═══ 記録一覧

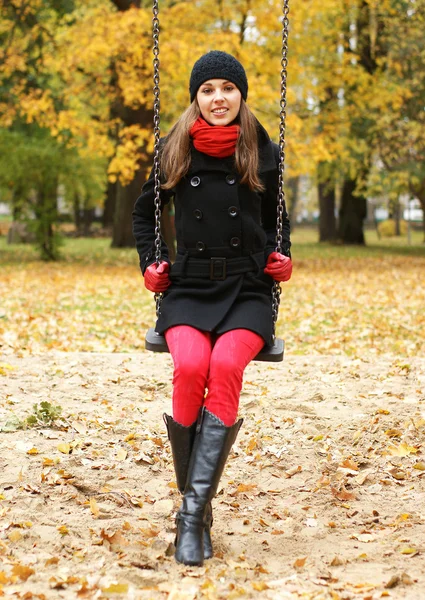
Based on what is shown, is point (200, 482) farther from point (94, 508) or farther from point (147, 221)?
point (147, 221)

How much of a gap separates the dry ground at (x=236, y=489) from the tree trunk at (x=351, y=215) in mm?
20975

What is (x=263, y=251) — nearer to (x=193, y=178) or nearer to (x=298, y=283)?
(x=193, y=178)

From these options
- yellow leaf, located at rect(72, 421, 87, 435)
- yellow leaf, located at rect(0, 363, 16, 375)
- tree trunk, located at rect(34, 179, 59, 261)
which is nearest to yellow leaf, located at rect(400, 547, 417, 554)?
yellow leaf, located at rect(72, 421, 87, 435)

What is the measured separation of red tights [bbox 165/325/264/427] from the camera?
11.2 ft

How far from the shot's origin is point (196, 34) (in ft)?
51.3

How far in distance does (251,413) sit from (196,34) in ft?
38.0

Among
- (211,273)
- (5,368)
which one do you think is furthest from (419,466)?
(5,368)

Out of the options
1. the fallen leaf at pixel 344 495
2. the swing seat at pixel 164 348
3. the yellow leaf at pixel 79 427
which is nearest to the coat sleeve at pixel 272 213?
the swing seat at pixel 164 348

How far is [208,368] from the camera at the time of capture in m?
3.46

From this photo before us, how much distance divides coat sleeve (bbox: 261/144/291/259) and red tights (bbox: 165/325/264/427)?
53cm

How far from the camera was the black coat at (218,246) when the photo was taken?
3.53 m

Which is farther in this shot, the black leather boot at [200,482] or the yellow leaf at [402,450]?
the yellow leaf at [402,450]

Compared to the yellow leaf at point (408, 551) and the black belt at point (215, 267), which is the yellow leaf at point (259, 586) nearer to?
the yellow leaf at point (408, 551)

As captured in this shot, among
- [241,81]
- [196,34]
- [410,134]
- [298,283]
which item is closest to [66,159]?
[196,34]
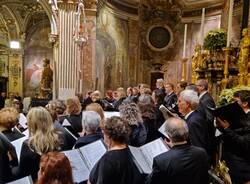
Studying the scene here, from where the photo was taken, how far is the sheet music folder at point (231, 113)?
2.97m

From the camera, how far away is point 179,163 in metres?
2.61

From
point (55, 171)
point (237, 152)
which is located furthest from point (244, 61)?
point (55, 171)

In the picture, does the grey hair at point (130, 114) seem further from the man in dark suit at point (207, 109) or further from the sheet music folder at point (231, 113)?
the sheet music folder at point (231, 113)

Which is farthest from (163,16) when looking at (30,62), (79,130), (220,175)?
(220,175)

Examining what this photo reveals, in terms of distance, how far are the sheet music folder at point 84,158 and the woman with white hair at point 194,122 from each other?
3.46 feet

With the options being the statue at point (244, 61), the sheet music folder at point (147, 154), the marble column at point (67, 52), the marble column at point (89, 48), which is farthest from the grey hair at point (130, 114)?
the marble column at point (89, 48)

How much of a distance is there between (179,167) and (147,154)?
61cm

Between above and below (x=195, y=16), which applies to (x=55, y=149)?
below

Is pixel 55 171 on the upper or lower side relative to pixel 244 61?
lower

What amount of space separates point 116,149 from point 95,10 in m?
9.40

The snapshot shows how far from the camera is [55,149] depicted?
310cm

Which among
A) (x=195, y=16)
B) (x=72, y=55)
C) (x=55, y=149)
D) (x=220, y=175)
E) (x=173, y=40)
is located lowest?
(x=220, y=175)

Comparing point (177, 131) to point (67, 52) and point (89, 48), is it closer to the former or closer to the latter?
point (67, 52)

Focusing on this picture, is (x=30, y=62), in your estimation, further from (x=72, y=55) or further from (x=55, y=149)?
(x=55, y=149)
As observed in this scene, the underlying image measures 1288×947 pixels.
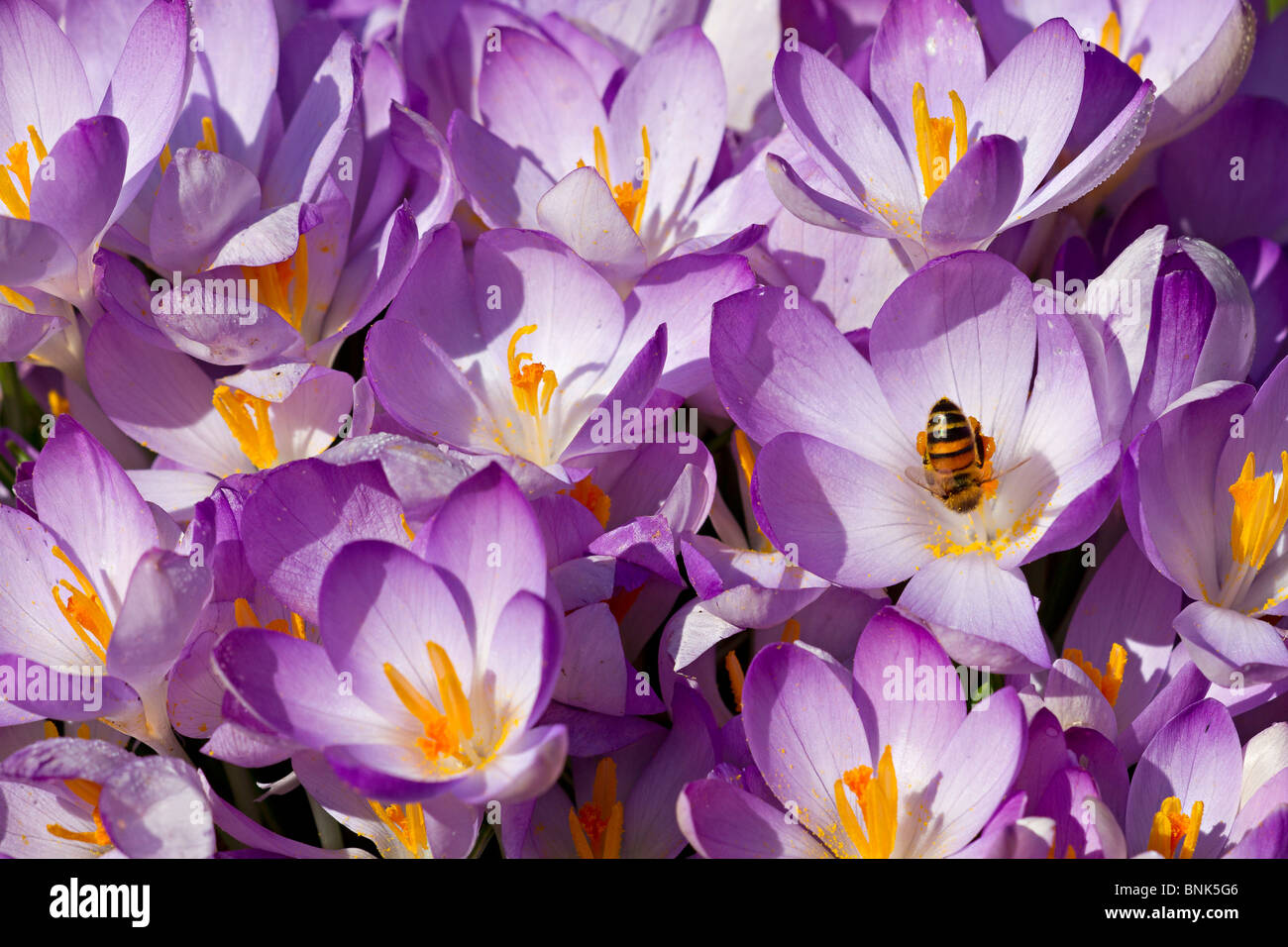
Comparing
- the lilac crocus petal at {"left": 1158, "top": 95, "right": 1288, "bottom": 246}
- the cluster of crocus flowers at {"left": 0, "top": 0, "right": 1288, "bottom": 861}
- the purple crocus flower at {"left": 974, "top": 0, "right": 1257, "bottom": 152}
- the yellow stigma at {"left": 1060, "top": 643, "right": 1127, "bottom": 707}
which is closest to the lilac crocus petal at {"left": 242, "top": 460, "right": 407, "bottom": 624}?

══════

やるべきこと: 上の記録から、「Comparing point (177, 131)」を含む行に始まり記録の最後で終わる範囲を、両端の行も含めて一字一句変えずに抜き出してもらえますか？画像は答えに含めないでください。

作業結果:
Comparing point (177, 131) to point (67, 52) and point (89, 48), is it closer to the former or closer to the latter?
point (67, 52)

Focusing on this picture, is (x=30, y=62), in your estimation, further from (x=72, y=55) or further from (x=55, y=149)?
(x=55, y=149)
As observed in this scene, the underlying image measures 1288×947 pixels.
Comparing
- the lilac crocus petal at {"left": 1158, "top": 95, "right": 1288, "bottom": 246}
- the cluster of crocus flowers at {"left": 0, "top": 0, "right": 1288, "bottom": 861}
- the purple crocus flower at {"left": 974, "top": 0, "right": 1257, "bottom": 152}
- the yellow stigma at {"left": 1060, "top": 643, "right": 1127, "bottom": 707}
which is closest to the lilac crocus petal at {"left": 242, "top": 460, "right": 407, "bottom": 624}?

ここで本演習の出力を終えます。